Ferner kommen die Expertinnen zu dem Schluss: Der Paragraf 218 ist so nicht haltbar, der Gesetzgeber sollte handeln. Die für das Thema zuständige Koordinatorin in der Kommission, die Strafrechtlerin Liane Wörner von der Universität Konstanz, sagte: „Die grundsätzliche Rechtswidrigkeit des Abbruchs in der Frühphase der Schwangerschaft (...) ist nicht haltbar. Hier sollte der Gesetzgeber tätig werden und den Schwangerschaftsabbruch rechtmäßig und straflos stellen.“

Ein Abbruch sei momentan zwar unter bestimmten Bedingungen straffrei, „aber er ist nach wie vor als rechtswidrig, als Unrecht gekennzeichnet“, kritisierte auch die stellvertretende Koordinatorin, Frauke Brosius-Gersdorf, die geltende Regel.
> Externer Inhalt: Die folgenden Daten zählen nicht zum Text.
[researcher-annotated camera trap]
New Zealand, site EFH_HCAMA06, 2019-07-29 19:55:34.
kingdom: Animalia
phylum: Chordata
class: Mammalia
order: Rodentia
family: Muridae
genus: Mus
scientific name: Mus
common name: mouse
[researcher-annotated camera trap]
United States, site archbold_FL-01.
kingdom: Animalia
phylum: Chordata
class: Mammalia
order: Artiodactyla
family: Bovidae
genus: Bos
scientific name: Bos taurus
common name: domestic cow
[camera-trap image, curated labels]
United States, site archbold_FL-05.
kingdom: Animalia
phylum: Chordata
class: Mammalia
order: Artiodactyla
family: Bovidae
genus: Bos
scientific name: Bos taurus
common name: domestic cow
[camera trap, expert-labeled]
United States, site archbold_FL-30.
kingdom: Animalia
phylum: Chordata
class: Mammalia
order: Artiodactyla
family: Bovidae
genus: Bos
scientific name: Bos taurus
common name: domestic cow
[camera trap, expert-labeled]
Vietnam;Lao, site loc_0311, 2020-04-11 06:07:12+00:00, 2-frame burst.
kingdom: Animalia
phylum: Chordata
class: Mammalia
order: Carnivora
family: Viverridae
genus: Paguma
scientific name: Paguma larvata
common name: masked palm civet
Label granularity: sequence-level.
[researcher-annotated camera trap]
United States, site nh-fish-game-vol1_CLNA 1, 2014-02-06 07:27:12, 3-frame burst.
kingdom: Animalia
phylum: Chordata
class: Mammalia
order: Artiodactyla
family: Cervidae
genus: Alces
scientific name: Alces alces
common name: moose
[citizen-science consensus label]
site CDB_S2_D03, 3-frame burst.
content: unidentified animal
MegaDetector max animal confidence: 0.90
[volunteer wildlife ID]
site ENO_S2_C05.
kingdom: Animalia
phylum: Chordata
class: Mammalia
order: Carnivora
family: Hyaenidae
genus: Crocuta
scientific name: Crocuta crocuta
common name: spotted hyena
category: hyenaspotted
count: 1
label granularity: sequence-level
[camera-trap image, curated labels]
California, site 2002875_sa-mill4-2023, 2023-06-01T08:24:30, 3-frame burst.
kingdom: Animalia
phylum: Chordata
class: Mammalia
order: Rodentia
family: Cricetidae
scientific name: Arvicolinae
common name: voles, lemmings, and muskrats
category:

Eine Änderung sei nicht einfach nur eine Formalie. Für die betroffenen Frauen mache es einen großen Unterschied, ob das, was sie täten, Unrecht sei oder Recht. „Außerdem hat das Auswirkungen auf die Leistungspflicht der gesetzlichen Krankenversicherungen“, fügte sie hinzu.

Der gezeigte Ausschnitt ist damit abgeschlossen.